Like all good choices, intent is important to determining the rightness of a given action. Good choices require the correct disposition of the soul, which is cultivated in the process of developing virtue. Since courage is the result of choice, good intent is paramount in making the courageous action good. This is because people can do things that may appear courageous but were actually motivated by evil desires. Therefore, true courage requires both intending to do a good thing and then acting in such a way as to achieve that good thing.
But what is courage? Courage is the careful balance between the extremes of fear and confidence. On the battlefield, courageous soldiers must seek the mean between an excess of fear, which is cowardice, and the excess of confidence, rashness. Just as cowardice will drive soldiers away from battle, rashness will provoke unnecessary injury or loss of life. Courage means balancing enough fear to prevent rashness and enough confidence to prevent cowardice. The result is a beautiful, intelligent, and skillful action.
But these actions, no matter how masterful, are not truly courageous in the Aristotelian sense without good intent. For a courageous action, moral intention is discerned by identifying what you want accomplished. The desired outcome must be something beautiful. And for a courageous action to be beautiful, it must be intellectual and skilled. However, Aristotle claims there is one overarching qualifier that even the most prolific demonstrations of courage must have: good intentions.

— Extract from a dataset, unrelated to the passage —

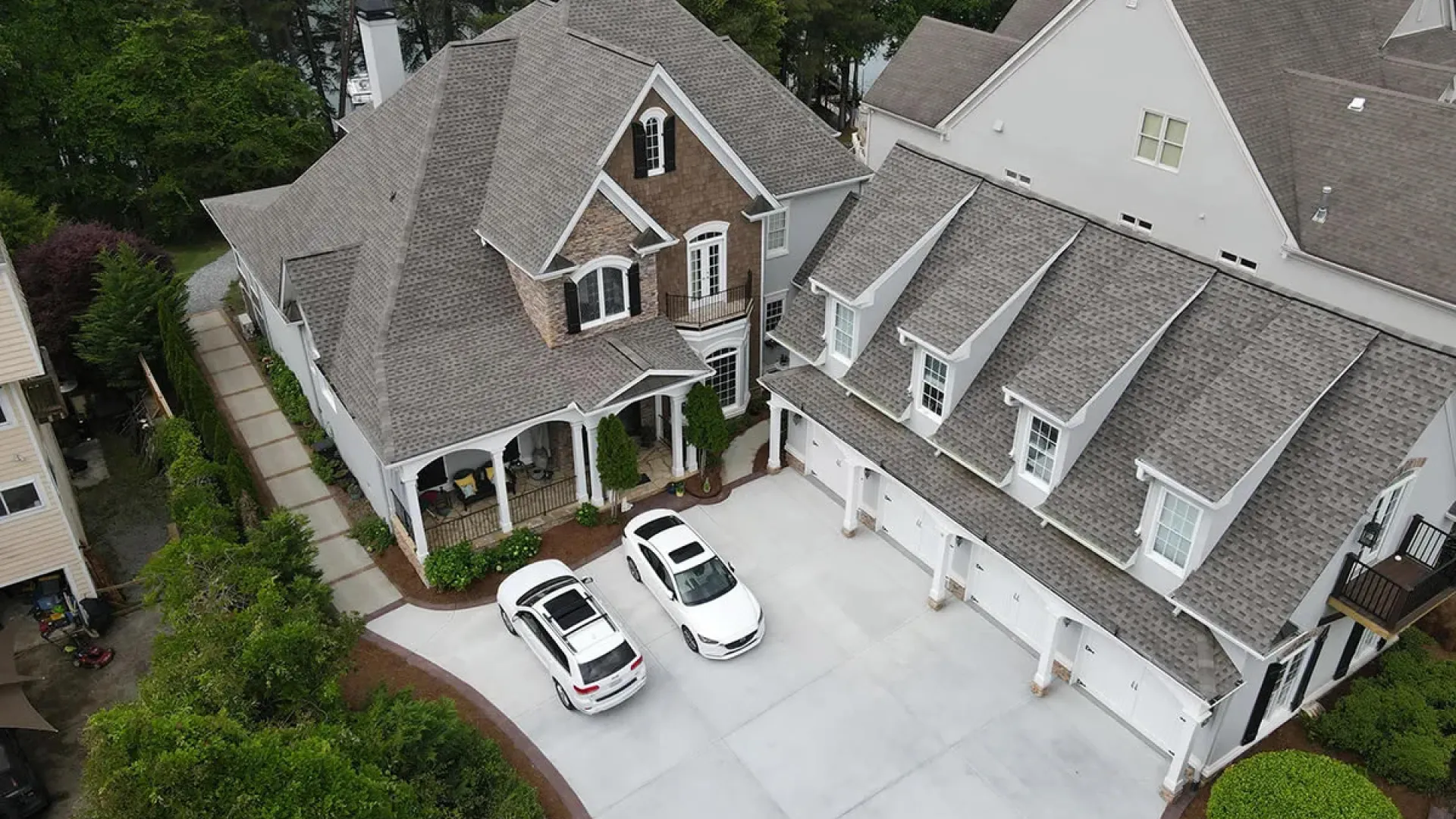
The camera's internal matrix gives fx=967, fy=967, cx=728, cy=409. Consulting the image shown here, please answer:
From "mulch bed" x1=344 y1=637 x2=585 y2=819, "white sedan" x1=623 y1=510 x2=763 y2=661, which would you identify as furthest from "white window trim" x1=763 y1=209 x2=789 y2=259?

Referring to stories of military heroes who demonstrate good intentions in risking their lives for others, Arnn said, “That is the human being in action, body and soul. That is the epitome of moral action, which involves thinking and decision too. Where is the thing that makes it a true virtue? It’s in what is wanted. You must do something that is beautiful and of service. Ethics is not just about being good. It is about what you want. What you want is cultivated through practice of the virtue.”
As virtues are of a personal nature, so courage is on an individual level. Not everyone is capable of the courage of special combat heroes. People have different limitations and talents. Thus, courage extends beyond specific actions, so everyone can cultivate courage according to their abilities.
“Aristotle says nearly everybody has a chance to be a good human being regardless of circumstances,” Arnn said. “We are so busy excusing things today, conditions make everything happen, and the next thing we know, we are trying to organize all of society to control the conditions, which takes away from people the chance to develop their souls. You need to live your own life.”
All these opportunities in our lives are chances for us to grow as a human.
“Courage is a ‘doing’ virtue, as well as a thinking virtue,” Arnn said. “Each virtue is a combination of a desire and a judgement about how to get it. And both have to be excellent for the act to be superior and beautiful.”